(Stated exercise): Lines before the one containing "How far from the camera is the" are excluded; retype that line and all remaining lines of the material exactly.

(Data):
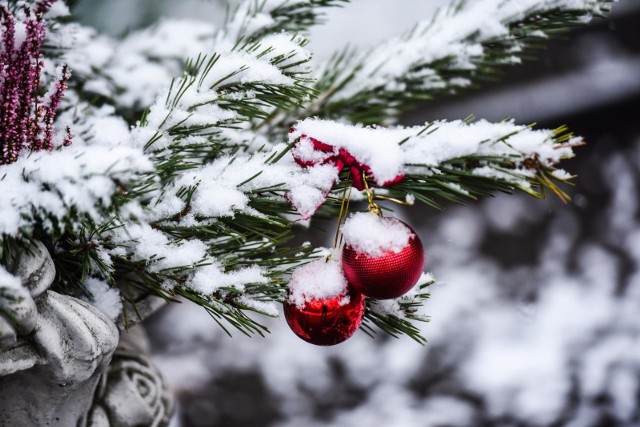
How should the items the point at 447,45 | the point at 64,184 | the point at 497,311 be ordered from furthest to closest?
the point at 497,311
the point at 447,45
the point at 64,184

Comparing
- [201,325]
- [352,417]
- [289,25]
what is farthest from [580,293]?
[289,25]

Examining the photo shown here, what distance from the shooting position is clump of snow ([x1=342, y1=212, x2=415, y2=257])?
343 mm

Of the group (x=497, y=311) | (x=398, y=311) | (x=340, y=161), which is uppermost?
(x=340, y=161)

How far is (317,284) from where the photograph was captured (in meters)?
0.37

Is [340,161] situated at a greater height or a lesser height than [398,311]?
greater

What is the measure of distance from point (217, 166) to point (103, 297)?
0.41 ft

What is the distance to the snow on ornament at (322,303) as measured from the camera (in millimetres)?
365

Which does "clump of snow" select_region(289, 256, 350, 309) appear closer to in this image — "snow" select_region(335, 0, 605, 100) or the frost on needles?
the frost on needles

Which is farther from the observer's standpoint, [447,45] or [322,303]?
[447,45]

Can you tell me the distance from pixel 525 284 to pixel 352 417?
45 centimetres

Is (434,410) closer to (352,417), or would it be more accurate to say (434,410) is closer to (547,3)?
(352,417)

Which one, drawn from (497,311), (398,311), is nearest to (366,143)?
(398,311)

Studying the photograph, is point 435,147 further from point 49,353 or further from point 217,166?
point 49,353

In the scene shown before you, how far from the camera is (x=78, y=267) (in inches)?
15.2
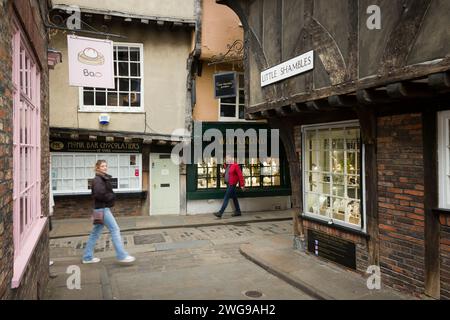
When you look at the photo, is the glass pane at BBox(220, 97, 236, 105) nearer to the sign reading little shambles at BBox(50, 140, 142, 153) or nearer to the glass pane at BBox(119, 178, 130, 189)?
the sign reading little shambles at BBox(50, 140, 142, 153)

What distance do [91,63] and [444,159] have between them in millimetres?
6607

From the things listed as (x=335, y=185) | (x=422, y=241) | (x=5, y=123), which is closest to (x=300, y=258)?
(x=335, y=185)

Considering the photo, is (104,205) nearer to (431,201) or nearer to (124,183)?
(124,183)

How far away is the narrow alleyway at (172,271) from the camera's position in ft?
18.2

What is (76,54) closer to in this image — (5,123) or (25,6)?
(25,6)

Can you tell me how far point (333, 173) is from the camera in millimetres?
6680

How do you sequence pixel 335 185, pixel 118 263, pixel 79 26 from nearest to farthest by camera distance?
1. pixel 335 185
2. pixel 118 263
3. pixel 79 26

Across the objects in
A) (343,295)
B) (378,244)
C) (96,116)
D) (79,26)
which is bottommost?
(343,295)

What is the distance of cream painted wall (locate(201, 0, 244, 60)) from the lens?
11.6m

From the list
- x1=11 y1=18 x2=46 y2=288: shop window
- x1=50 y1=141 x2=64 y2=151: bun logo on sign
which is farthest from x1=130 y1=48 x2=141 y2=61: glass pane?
x1=11 y1=18 x2=46 y2=288: shop window

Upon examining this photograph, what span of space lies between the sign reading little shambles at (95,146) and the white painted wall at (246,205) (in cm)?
261

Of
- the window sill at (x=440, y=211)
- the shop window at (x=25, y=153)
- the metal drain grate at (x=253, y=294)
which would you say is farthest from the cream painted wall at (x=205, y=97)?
the window sill at (x=440, y=211)

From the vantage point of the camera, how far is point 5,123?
2.84 metres

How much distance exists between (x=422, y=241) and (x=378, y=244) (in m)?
0.76
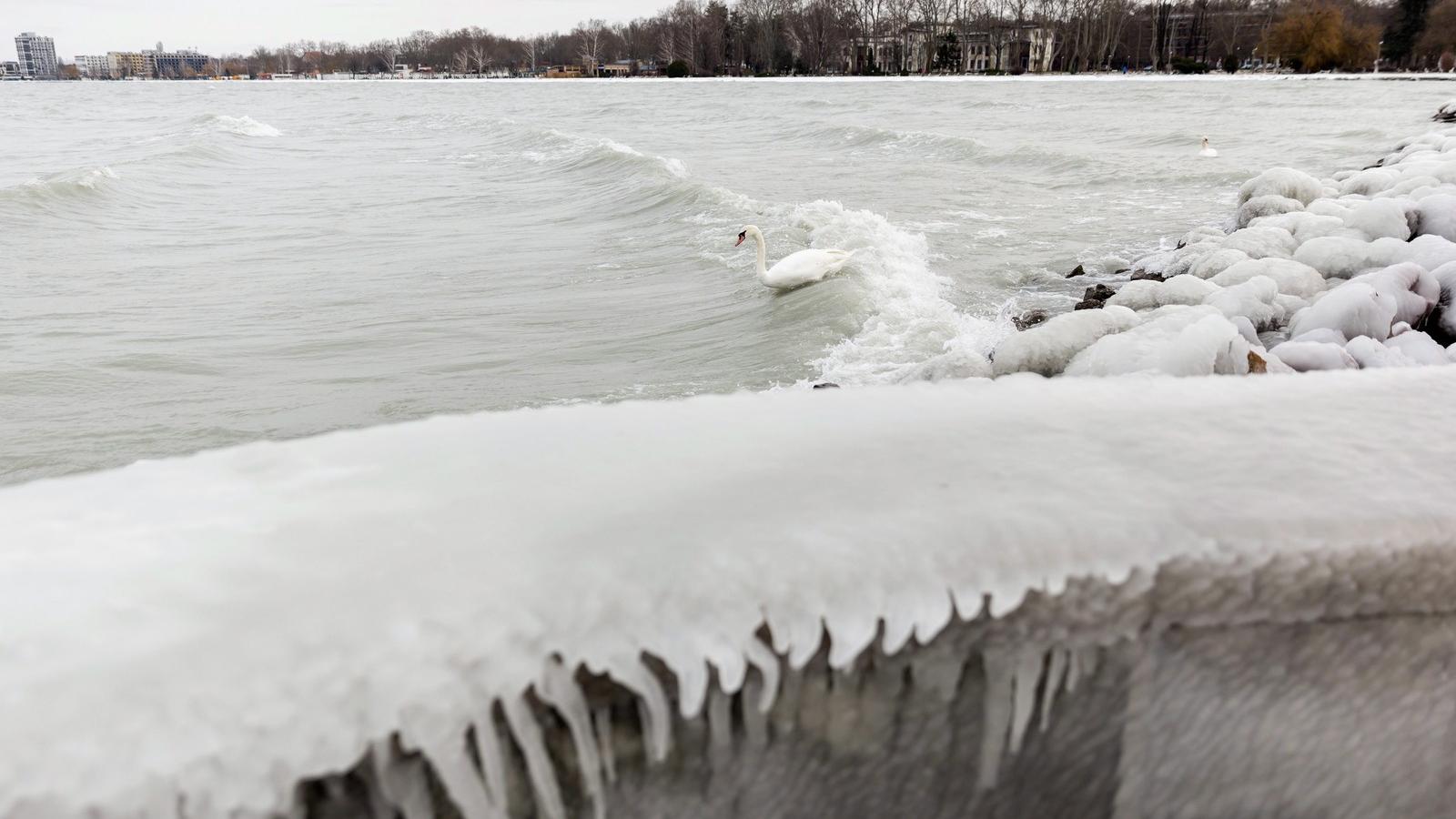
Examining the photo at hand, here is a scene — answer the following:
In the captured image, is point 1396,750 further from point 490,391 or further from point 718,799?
point 490,391

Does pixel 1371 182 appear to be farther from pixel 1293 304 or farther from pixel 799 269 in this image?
pixel 799 269

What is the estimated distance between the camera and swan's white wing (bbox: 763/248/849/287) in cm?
743

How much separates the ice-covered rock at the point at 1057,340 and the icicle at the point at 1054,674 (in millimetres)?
2730

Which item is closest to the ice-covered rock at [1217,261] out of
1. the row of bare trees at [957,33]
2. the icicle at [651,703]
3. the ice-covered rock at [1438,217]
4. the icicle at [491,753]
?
the ice-covered rock at [1438,217]

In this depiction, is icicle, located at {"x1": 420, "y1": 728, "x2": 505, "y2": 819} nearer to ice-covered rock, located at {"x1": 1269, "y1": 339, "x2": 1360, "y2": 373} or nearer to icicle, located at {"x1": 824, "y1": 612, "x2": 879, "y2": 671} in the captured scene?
icicle, located at {"x1": 824, "y1": 612, "x2": 879, "y2": 671}

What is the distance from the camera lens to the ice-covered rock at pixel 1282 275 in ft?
15.5

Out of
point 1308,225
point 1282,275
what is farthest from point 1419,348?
point 1308,225

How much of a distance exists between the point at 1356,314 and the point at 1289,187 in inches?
181

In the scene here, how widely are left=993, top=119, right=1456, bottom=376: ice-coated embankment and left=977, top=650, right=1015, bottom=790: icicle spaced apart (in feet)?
6.78

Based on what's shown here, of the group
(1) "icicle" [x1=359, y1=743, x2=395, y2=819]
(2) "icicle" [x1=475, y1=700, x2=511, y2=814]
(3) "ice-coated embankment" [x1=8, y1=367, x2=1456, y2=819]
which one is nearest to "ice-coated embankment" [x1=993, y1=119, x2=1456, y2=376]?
(3) "ice-coated embankment" [x1=8, y1=367, x2=1456, y2=819]

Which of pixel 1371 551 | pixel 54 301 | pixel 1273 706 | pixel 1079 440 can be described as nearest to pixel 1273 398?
pixel 1079 440

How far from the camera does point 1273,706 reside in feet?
4.28

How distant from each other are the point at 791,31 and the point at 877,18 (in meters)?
9.55

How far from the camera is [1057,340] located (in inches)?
156
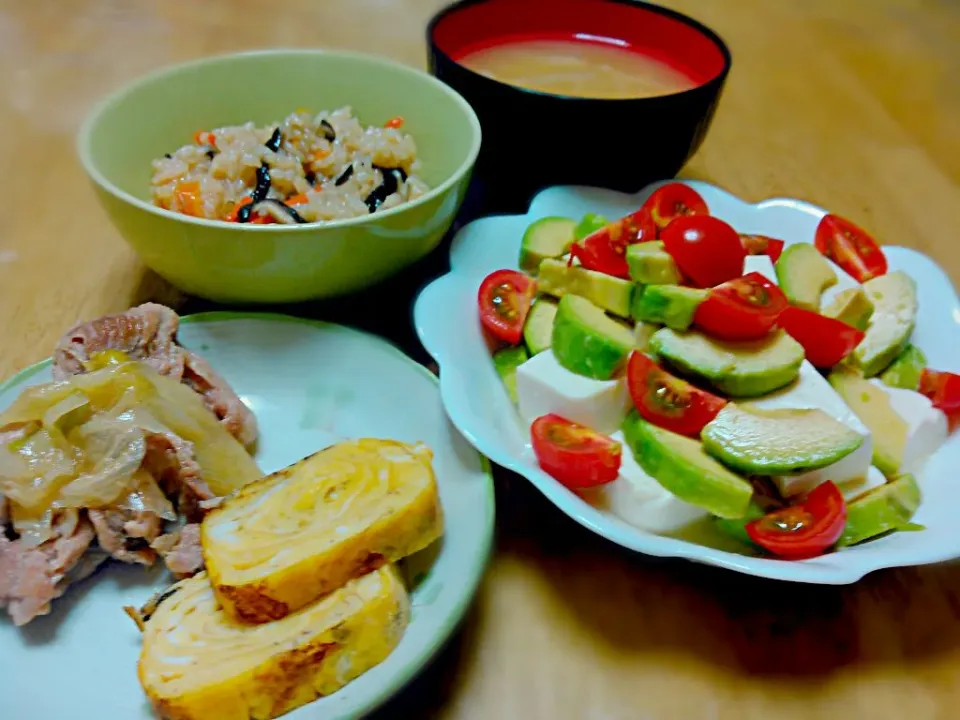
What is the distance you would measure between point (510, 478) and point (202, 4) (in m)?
2.26

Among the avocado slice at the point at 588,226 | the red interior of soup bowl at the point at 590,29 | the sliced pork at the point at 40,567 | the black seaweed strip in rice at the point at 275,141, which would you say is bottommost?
the sliced pork at the point at 40,567

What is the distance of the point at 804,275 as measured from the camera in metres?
1.37

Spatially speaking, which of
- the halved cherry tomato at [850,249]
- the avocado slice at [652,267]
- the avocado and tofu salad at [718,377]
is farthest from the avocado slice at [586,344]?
the halved cherry tomato at [850,249]

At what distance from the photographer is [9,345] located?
4.55ft

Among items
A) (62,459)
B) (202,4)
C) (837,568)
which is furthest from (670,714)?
(202,4)

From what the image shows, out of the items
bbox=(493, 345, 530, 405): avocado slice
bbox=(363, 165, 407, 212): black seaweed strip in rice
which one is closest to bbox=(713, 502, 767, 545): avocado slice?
bbox=(493, 345, 530, 405): avocado slice

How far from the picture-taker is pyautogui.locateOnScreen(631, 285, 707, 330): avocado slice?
46.6 inches

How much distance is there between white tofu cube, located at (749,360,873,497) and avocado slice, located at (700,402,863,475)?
0.03 meters

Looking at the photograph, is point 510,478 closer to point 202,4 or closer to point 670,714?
point 670,714

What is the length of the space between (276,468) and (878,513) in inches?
33.0

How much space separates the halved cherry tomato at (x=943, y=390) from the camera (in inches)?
46.6

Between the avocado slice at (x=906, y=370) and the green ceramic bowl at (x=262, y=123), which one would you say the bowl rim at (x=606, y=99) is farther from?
the avocado slice at (x=906, y=370)

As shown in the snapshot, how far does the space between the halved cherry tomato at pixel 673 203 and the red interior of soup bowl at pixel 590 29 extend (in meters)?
0.39

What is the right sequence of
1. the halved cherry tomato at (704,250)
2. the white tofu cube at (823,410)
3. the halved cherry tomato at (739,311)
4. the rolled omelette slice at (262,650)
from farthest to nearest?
the halved cherry tomato at (704,250) → the halved cherry tomato at (739,311) → the white tofu cube at (823,410) → the rolled omelette slice at (262,650)
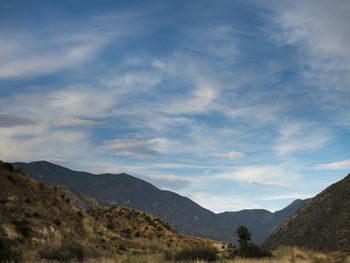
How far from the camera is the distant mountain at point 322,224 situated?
1934 inches

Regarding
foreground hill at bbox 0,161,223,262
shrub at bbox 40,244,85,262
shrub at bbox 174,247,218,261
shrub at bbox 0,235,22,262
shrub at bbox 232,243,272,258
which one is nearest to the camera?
shrub at bbox 0,235,22,262

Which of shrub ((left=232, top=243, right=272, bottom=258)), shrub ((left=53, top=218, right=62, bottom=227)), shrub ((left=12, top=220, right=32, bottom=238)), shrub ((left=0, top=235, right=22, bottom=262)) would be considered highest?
shrub ((left=53, top=218, right=62, bottom=227))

(Exercise output):
How far from the camera is the distant mountain at point 322,224 situated?
1934 inches

Regarding
foreground hill at bbox 0,161,223,262
shrub at bbox 40,244,85,262
shrub at bbox 174,247,218,261
shrub at bbox 0,235,22,262
shrub at bbox 232,243,272,258
which one is nearest to the camera?
shrub at bbox 0,235,22,262

Which of shrub ((left=232, top=243, right=272, bottom=258)), shrub ((left=53, top=218, right=62, bottom=227)), shrub ((left=12, top=220, right=32, bottom=238)), shrub ((left=0, top=235, right=22, bottom=262)) would be considered highest?
shrub ((left=53, top=218, right=62, bottom=227))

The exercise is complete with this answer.